Work task —
Quote word for word the part of the passage on Big Tech during the lockdowns that opens with "At the same" and closes with "speech restrictions (Twitter).".

Extract provided —
^^^^^^^^^^^^^^^^

The havoc that multi-month lockdowns have wreaked on economies around the world is only starting to become apparent and will take a long time to be fully understood, but not everyone is emerging as a loser from this unprecedented crisis.
There’s been a massive transfer of wealth from small businesses to massive conglomerates during the lockdowns. Amazon, Apple, Google, Facebook, and Microsoft all reporting record-high values of their stock (except Google, whose stock reached 5 percent below record high.)
At the same time, so far in 2020, small companies in the US have been facing major problems with 22 percent of them shutting down, along with a 40 percent loss of revenue. And Big Tech’s currently on somewhat of a “shopping spree.” The five giants have $557 billion in cash and are buying companies at a reduced price as small businesses are struggling to survive.
The pandemic was always going to work out for Big Tech, as brick-and-mortar stores and services operated in them became inaccessible, while their digital counterparts thrived. In addition, as soon as the health crisis and the authorities’ response began, some social media-oriented companies immediately took the opportunity to cozy up to their critics by introducing censorship (YouTube) and highly controversial speech restrictions (Twitter).

^^^^^^^^^^^^^^^^

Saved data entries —

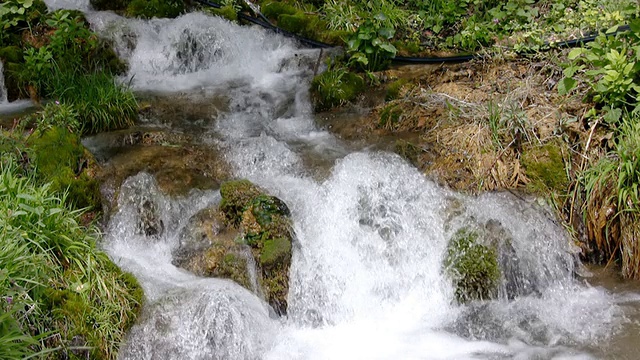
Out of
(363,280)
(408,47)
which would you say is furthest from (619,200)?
(408,47)

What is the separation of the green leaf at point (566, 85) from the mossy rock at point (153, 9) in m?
4.67

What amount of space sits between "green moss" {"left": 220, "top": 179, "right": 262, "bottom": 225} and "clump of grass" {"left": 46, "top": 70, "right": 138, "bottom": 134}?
1695mm

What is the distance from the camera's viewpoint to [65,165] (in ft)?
15.7

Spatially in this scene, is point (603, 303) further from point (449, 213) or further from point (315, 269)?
point (315, 269)

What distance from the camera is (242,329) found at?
4.08 m

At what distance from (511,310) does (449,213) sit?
2.96 ft

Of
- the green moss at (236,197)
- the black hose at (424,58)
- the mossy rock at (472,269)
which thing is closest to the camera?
the mossy rock at (472,269)

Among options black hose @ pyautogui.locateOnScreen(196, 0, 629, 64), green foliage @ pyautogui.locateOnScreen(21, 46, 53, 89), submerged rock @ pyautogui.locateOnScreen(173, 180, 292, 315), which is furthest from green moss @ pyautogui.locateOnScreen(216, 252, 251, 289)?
black hose @ pyautogui.locateOnScreen(196, 0, 629, 64)

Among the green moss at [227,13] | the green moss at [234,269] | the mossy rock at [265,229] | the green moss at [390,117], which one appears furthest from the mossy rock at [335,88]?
the green moss at [234,269]

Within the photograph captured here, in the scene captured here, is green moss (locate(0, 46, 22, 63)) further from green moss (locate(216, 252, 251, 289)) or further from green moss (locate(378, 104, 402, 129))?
green moss (locate(378, 104, 402, 129))

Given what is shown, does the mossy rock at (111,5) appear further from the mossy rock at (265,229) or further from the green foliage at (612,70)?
the green foliage at (612,70)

^^^^^^^^^^^^^^^^

Output for this task —
At the same time, so far in 2020, small companies in the US have been facing major problems with 22 percent of them shutting down, along with a 40 percent loss of revenue. And Big Tech’s currently on somewhat of a “shopping spree.” The five giants have $557 billion in cash and are buying companies at a reduced price as small businesses are struggling to survive.
The pandemic was always going to work out for Big Tech, as brick-and-mortar stores and services operated in them became inaccessible, while their digital counterparts thrived. In addition, as soon as the health crisis and the authorities’ response began, some social media-oriented companies immediately took the opportunity to cozy up to their critics by introducing censorship (YouTube) and highly controversial speech restrictions (Twitter).